Gubernur BI Perry Warjiyo, menegaskan bahwa capaian berkat efisiensi biaya yang hanya Rp2.500 per transaksi.
“Rp 2.500 itu kalau kita dalam bentuk dolar itu salah satu yang murah banget dari transaksi termurah di dunia,” ujar Perry dalam acara pembukaan Festival Ekonomi Digital Indonesia (FEKDI) dan IFSE 2025 di Jakarta, Kamis (30/10/2025).
Ia menjelaskan, biaya transaksi tersebut jika dikonversi ke dolar hanya sekitar 25–30 sen per transaksi. Angka ini menjadikan BI Fast sebagai sistem pembayaran yang paling efisien secara global.
Lebih menarik lagi, merchant dengan transaksi di bawah Rp500 ribu tidak akan dikenakan tarif tambahan alias gratis.
“BI Fast Rp 2.500 rupiah per transaksi. Itu pun yang transaksi sampai dengan Rp 500 ribu kita gratiskan merchant-merchant kita kata MDR (merchant discount rate) 0 persen,” imbuhnya.
Tak hanya murah, Perry juga menekankan bahwa BI Fast menjadi layanan transaksi yang dapat diakses pengguna selama 24 jam penuh setiap harinya.
Hal ini menjamin akses transaksi digital tanpa batas waktu bagi masyarakat dan pelaku usaha.

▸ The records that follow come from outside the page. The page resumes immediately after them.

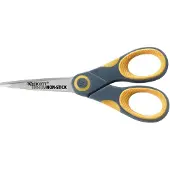 Westcott Schaar titanium nitride non stick, staal roestvast, anti-kleef-coating, voor rechts-/linkshandigen, L 127 mm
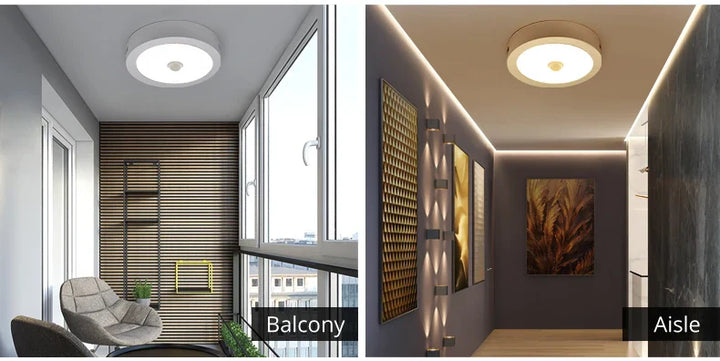 Lisslune | Motion Sensor LED Ceiling Lights – Smart Lighting for Your Home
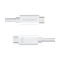 Ladekabel USB-C 3.2, Gen 1x1 weiß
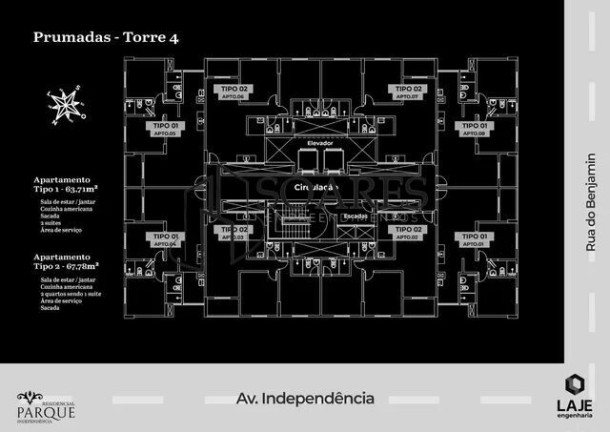 Imagem Apartamento com 2 Quartos à Venda, 63 m² em Coqueiro - Belém Imagem Apartamento com 2 Quartos à Venda, 63 m² em Coqueiro - Belém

Data BI menunjukkan, volume transaksi ritel melalui BI Fast mencapai 1,22 miliar atau tumbuh 32,34% (year on year), dengan nilai transaksi menembus Rp3.024 triliun pada triwulan III 2025.
Sementara itu, Sistem BI-RTGS mencatat 2,76 juta transaksi dengan total nilai Rp56.422 triliun pada periode yang sama.
Perry menyebut, BI Fast menjadi salah satu pilar utama dalam mewujudkan visi besar ekonomi digital Indonesia di tahun 2030 mendatang.
Menurutnya, keberadaan sistem pembayaran yang efisien dan ekosistem akan memperkuat fondasi pertumbuhan ekonomi nasional.
“Oleh karena itu, kami akan fokus pada perluasan inovasi, antara lain dengan perluasan layanan aktivasi digital, penguatan ekosistem maupun penguatan langkah-langkah struktur industri, dan juga menjaga stabilitas infrastruktur,” tandasnya.